Credit: Adam Bruderer

Why have 10,000 pubs closed in eight years?

A new report claims taxes, regulation and squeezed incomes have hit the industry hard.

by Jack Torrance
Last Updated: 04 Feb 2016

From the smoking ban to cheap supermarket booze and bland chain pubs, everyone's got a theory about why Britain's pub industry is in decline. Changing cultural attitudes have been a factor, but the long-term fall has been particularly marked in the last decade or so. There were 58,200 pubs in 2006 but just 48,000 today, a fall of 20%.

A new report from the Institute of Economic Affairs claims that 'a flurry of [Government] policies which have severely damaged the pub industry' over the past seven years are largely to blame. Author Christopher Snowdon said, 'British pubs may be suffering from long-term cultural shifts, but government policies have hugely exacerbated this trend.'

In particular, it sets its sights on the alcohol duty escalator, which has increased taxes on beer wine and spirits by 2% above inflation every year since 2008. Combined with 20% VAT and tighter real wages, the cost of a pint has never been so high.

In the two years after the smoking ban was introduced the proportion of pub-goers who were smokers fell from 54% to 40% and the number of visits smokers made to pubs declined by 74%, compared to 6% for non-smokers. In 2010, Goldman Sachs estimated the ban had reduced profits in a typical tenanted pub by 10%. But then some pub closures are probably a price worth paying for clean lungs.

The IEA does acknowledge the impact of cultural shifts, including a shrinking of the working class, the decline of heavy industry and an 18% decline in alcohol consumption since 2004, but it claims that these long-term trends could not be responsible for such rapid decline since 2006. Rising incomes, at least for some, and an increase in things to do besides going to the pub, have also hit the industry.

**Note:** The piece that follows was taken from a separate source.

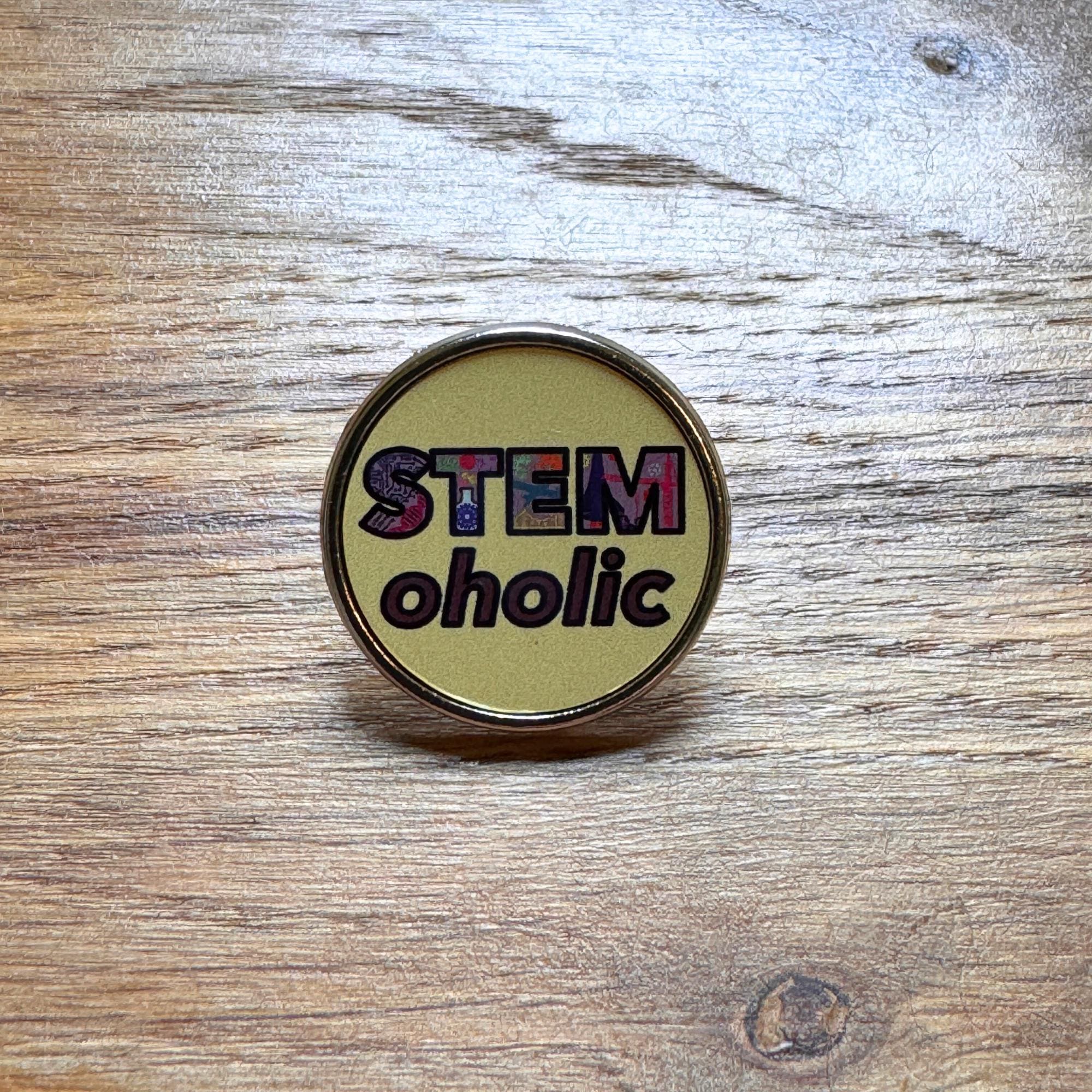 STEMoholic Pin. Science, Tech, Engineering, Maths Pin. STEM Inspiration Badges.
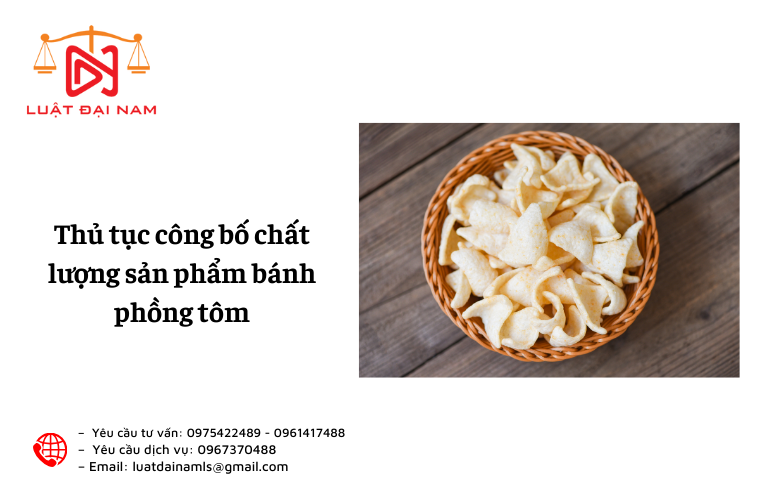 Thủ tục công bố chất lượng sản phẩm bánh phồng tôm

Some landlords cheered the recent parliamentary vote to do away with compulsory beer ties, the crowning achievement of a campaign which has sought to demonise big pub companies (otherwise known as pubcos). The report tries to debunk the 'myth' that pubcos are responsible for the decline, pointing out that independent pubs and tenanted pubs have been closing at roughly the same rate. 

They do need to take some share of the blame though, Consumers would probably be more keen on going to the pub if the landlords had more incentives to provide a great service and more freedom to invest in both the selection of drinks and the environment of the pub itself. At the moment, most big chain pubs feel stuck in a stale beer-smelling past.

It would take a seismic force for the decline of the pubs to be turned around, and for that to happen the Government, landlords and, yes, pubcos, will all have to do their bit.